The restless spirit and always attentive to the opportunities presented to him led him to graduate as an Urbanist Technician in 1954, in the engineering and architecture branches, from the Institute of Local Administration Studies. In order to apply the acquired knowledge, he joined forces with Mateu Schohl, a hydrogeological engineer, with whom he set up the company called SAETA, Sociedad Española de Explotaciones Turísticas y Agrícolas, dedicated to creating urban land or reappraisal of agricultural land, recovering vacant land. As a result of these activities, the Property of some recovered lands is still conserved, as well as the Hotel de Suites Sa Punta de S’Estañol on the beach of the Bay of Alcudia (Mallorca), and also the land required for the Masella Ski Resort, a work of great difficulty of execution from the technical and landscape point of view that has been a determining factor in the economic dynamisation of the region of Cerdanya.

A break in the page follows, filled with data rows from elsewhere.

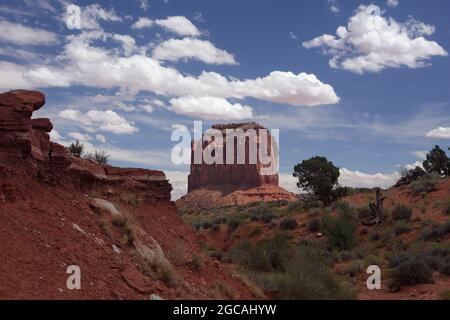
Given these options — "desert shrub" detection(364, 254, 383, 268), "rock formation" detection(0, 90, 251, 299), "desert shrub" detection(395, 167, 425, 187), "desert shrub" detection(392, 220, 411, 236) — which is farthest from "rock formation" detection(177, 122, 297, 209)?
"rock formation" detection(0, 90, 251, 299)

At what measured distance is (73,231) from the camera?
9.64 m

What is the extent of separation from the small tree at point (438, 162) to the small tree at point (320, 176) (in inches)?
472

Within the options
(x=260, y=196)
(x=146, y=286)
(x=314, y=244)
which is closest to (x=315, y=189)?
(x=314, y=244)

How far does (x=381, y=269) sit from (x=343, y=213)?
468 inches

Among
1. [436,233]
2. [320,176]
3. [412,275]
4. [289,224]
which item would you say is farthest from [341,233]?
[320,176]

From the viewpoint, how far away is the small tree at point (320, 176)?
39.3 meters

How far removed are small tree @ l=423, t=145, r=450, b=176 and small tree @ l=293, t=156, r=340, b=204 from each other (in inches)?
472

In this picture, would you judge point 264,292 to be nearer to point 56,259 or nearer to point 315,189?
point 56,259

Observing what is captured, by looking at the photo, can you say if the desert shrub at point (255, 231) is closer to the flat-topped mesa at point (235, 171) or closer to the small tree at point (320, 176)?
the small tree at point (320, 176)

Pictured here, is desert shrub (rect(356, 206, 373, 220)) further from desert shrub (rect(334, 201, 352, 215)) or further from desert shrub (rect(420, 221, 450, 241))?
desert shrub (rect(420, 221, 450, 241))

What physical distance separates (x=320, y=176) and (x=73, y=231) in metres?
31.7

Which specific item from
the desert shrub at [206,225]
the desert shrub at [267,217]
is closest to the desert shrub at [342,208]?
the desert shrub at [267,217]
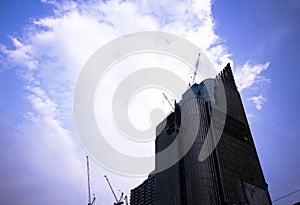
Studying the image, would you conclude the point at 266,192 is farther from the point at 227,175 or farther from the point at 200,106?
the point at 200,106

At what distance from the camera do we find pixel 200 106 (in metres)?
113

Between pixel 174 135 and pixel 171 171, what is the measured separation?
A: 17.9 m

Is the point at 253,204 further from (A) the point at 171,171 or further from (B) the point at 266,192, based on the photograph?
(A) the point at 171,171

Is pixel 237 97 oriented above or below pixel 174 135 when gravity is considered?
above

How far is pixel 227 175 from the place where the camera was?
3703 inches

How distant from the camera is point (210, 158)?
9650 centimetres

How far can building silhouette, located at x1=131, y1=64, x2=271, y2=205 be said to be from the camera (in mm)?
89938

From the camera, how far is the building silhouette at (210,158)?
89.9 meters

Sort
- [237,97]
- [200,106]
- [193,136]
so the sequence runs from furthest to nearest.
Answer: [237,97]
[200,106]
[193,136]

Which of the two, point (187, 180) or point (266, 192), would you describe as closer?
point (187, 180)

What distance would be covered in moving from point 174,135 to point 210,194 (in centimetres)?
3554

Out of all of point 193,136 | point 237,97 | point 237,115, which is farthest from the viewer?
point 237,97

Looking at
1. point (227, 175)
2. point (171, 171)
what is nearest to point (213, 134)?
point (227, 175)

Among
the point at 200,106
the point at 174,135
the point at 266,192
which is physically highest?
the point at 200,106
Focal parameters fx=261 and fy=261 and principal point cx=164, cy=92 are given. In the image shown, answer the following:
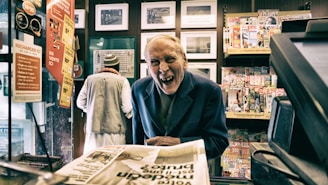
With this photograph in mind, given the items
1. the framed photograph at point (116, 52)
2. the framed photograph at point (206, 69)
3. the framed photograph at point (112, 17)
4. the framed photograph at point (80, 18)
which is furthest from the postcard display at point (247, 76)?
the framed photograph at point (80, 18)

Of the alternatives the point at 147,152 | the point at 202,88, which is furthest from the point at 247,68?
the point at 147,152

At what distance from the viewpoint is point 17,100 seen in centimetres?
94

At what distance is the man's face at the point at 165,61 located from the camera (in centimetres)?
105

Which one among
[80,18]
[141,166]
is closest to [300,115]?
[141,166]

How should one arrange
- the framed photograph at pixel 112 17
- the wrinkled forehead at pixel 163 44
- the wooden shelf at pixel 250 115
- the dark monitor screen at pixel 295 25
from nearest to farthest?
the dark monitor screen at pixel 295 25 → the wrinkled forehead at pixel 163 44 → the wooden shelf at pixel 250 115 → the framed photograph at pixel 112 17

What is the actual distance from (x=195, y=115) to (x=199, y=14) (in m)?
1.89

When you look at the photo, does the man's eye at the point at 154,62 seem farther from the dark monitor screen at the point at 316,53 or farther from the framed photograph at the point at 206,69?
the framed photograph at the point at 206,69

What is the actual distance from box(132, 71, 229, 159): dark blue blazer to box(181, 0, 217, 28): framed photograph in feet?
5.52

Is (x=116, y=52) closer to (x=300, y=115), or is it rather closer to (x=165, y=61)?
(x=165, y=61)

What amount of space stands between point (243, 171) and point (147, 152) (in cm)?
203

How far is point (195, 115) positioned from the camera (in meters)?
1.12

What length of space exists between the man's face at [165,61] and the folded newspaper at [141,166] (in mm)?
469

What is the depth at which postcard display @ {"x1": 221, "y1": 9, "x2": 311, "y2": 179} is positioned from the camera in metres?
2.32

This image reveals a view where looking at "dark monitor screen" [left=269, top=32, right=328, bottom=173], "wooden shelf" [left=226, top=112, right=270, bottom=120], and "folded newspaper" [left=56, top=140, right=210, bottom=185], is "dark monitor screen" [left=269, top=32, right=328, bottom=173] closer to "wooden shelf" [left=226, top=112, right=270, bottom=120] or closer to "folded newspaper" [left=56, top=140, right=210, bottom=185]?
"folded newspaper" [left=56, top=140, right=210, bottom=185]
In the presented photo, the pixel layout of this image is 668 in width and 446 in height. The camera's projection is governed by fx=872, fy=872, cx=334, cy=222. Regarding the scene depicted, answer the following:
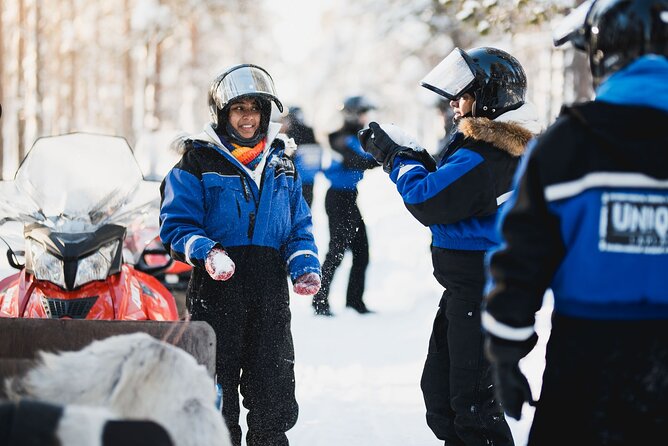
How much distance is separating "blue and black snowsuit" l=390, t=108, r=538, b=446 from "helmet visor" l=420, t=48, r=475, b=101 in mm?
166

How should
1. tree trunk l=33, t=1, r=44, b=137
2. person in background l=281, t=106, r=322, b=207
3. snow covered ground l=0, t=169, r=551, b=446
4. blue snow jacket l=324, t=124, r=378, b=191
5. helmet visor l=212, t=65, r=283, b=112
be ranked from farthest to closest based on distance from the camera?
tree trunk l=33, t=1, r=44, b=137 < person in background l=281, t=106, r=322, b=207 < blue snow jacket l=324, t=124, r=378, b=191 < snow covered ground l=0, t=169, r=551, b=446 < helmet visor l=212, t=65, r=283, b=112

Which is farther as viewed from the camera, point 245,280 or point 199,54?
point 199,54

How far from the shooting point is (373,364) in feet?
22.5

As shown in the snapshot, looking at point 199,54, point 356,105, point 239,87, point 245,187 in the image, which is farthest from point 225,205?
point 199,54

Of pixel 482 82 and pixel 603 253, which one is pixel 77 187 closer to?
pixel 482 82

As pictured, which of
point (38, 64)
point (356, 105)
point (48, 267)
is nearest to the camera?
point (48, 267)

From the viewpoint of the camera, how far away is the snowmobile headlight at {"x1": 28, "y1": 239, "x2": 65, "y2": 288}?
3709 millimetres

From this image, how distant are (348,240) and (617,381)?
6741 millimetres

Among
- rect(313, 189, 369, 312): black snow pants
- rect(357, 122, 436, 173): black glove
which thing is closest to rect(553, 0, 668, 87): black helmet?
rect(357, 122, 436, 173): black glove

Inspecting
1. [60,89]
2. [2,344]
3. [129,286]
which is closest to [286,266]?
[129,286]

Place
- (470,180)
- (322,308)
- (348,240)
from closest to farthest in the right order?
(470,180) → (322,308) → (348,240)

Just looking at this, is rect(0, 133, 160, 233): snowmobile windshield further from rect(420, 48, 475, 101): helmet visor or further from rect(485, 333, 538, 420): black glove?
rect(485, 333, 538, 420): black glove

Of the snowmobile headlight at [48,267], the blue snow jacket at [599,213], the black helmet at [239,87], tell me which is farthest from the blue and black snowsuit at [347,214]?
the blue snow jacket at [599,213]

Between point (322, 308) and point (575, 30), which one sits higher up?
point (575, 30)
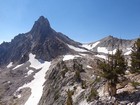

Act of inauguration in Masella of the street of Mr. Bosch Aymerich (28-03-2001)

This text comes from a book published in October 2006, entitled:
“El Sello de la Excelencia”(The Seal of Excellence), Entrepreneurial Business Leaders
Francesc Ribera Raichs
Editorial Dobleerre
At 97 years of age and after having fought for his companies, he left a corporate legacy that he created over a lifetime of tireless work. Always supported by his loving, deceased wife M. Rosa Escarpenter Fargas and surrounded by good partners. His philanthropic initiative, in which, in recent times, he concentrated work and hopes, is the Bosch Aymerich Private Foundation, created in 1996, whose purpose, among others, is to promote studies and creation in the fields of Architecture and Urbanism.